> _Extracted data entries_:
** START **

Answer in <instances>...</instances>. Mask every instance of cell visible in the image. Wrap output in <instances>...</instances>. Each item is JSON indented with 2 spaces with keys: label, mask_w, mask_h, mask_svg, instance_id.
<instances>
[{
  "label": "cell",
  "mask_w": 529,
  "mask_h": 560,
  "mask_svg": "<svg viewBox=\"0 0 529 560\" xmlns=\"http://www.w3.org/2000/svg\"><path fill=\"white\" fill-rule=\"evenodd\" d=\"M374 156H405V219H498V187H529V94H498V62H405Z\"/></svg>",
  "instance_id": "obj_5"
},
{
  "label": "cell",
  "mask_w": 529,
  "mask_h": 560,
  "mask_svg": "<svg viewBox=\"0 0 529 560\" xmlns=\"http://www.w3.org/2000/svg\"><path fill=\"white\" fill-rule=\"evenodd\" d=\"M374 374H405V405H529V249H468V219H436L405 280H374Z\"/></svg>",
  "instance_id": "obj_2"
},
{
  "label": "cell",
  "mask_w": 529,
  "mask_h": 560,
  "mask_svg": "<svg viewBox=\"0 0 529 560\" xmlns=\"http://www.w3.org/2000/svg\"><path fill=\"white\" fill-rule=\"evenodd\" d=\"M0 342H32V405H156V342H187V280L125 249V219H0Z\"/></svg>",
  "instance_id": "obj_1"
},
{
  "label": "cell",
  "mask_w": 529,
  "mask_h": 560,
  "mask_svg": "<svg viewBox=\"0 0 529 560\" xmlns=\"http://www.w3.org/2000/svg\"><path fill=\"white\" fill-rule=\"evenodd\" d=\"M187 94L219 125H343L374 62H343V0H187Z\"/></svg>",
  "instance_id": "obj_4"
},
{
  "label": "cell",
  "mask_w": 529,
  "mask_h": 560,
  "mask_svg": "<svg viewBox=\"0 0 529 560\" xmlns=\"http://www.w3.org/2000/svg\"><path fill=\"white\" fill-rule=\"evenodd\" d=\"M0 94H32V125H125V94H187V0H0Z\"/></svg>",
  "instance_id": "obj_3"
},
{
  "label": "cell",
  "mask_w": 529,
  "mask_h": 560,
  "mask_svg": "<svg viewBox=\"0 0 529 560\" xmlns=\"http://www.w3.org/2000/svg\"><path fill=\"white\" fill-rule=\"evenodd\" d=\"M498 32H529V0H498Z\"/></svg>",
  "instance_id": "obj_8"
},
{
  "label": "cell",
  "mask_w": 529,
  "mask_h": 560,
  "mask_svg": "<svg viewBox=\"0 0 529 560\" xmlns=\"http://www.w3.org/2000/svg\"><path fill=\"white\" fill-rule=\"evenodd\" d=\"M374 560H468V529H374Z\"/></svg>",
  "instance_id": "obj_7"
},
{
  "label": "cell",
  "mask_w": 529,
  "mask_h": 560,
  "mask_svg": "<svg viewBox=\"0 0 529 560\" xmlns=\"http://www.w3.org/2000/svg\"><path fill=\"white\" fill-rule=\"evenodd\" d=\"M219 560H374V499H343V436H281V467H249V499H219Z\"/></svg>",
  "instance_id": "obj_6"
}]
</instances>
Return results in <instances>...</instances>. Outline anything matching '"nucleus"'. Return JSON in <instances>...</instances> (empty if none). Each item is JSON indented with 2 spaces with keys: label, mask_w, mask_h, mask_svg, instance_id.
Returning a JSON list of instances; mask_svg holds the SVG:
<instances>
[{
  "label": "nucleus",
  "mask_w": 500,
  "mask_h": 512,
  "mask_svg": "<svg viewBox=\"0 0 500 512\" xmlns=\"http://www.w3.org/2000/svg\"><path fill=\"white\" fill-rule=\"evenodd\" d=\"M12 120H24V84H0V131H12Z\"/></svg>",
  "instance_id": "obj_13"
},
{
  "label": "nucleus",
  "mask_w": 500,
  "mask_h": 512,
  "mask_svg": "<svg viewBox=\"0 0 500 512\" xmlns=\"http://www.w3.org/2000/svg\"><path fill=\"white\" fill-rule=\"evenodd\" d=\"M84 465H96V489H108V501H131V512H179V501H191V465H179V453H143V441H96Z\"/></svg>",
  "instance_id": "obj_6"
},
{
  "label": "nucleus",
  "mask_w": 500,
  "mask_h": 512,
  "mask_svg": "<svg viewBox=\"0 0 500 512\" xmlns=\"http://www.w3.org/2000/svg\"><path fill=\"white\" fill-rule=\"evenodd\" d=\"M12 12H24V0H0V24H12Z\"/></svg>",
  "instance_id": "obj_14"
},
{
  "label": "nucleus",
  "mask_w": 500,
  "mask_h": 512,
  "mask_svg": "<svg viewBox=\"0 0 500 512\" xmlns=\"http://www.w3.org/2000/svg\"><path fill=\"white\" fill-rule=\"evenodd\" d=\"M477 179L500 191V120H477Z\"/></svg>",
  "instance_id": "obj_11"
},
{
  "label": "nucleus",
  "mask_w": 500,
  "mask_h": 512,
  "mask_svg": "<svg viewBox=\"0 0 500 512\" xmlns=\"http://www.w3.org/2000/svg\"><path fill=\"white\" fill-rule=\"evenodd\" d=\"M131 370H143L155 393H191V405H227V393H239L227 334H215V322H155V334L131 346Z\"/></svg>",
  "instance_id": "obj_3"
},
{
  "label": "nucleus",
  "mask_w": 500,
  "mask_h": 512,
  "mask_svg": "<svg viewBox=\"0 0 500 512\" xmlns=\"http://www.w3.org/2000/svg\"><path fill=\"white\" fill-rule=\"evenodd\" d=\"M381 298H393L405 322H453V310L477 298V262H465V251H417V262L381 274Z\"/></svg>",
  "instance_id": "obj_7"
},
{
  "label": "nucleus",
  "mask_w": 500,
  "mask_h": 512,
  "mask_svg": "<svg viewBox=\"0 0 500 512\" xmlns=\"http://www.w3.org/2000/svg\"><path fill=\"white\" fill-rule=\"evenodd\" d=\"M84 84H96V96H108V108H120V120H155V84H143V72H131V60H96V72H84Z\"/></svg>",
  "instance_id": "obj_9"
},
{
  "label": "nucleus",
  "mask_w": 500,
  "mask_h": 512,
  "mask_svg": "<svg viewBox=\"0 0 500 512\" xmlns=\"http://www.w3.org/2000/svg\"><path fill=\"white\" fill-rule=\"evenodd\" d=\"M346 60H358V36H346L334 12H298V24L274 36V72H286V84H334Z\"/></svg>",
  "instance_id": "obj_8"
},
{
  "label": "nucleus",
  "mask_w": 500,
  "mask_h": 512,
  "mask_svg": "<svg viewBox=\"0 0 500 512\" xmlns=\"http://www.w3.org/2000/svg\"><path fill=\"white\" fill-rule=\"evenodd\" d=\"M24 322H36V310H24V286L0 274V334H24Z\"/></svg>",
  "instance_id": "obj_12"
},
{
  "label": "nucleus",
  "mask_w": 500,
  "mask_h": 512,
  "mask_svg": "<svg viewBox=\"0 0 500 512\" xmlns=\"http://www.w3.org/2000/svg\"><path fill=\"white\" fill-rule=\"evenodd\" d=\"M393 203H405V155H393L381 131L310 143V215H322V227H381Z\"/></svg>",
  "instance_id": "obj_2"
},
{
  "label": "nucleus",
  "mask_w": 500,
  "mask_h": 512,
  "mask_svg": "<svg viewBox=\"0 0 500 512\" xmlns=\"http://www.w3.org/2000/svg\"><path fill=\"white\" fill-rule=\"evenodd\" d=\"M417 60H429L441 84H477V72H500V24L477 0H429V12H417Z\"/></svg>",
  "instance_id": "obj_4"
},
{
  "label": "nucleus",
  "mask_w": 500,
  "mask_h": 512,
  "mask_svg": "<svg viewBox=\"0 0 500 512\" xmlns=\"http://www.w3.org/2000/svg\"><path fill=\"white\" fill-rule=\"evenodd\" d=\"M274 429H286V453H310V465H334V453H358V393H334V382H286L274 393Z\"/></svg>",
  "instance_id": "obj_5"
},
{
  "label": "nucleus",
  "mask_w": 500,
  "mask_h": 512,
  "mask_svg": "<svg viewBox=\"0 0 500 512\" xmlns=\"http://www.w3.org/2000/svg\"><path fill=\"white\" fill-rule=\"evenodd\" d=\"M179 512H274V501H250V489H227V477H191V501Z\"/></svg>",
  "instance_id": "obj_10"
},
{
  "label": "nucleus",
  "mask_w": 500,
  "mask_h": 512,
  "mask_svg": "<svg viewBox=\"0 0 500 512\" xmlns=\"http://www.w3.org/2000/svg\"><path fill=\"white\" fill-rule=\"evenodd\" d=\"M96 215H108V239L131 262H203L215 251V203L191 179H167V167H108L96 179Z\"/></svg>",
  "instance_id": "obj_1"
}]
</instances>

** END **

> _Aim of the exercise_: From the rows above, pull out every line containing the string "JSON", matching case exactly.

> _In response_:
Answer in <instances>...</instances>. Mask every instance of cell visible in the image. Wrap output in <instances>...</instances>. Each item is JSON indented with 2 spaces with keys: label, mask_w, mask_h, mask_svg, instance_id.
Return results in <instances>...</instances>. Outline anything matching '"nucleus"'. Return JSON in <instances>...</instances> (empty if none). Each item is JSON indented with 2 spaces with keys: label, mask_w, mask_h, mask_svg, instance_id.
Returning a JSON list of instances; mask_svg holds the SVG:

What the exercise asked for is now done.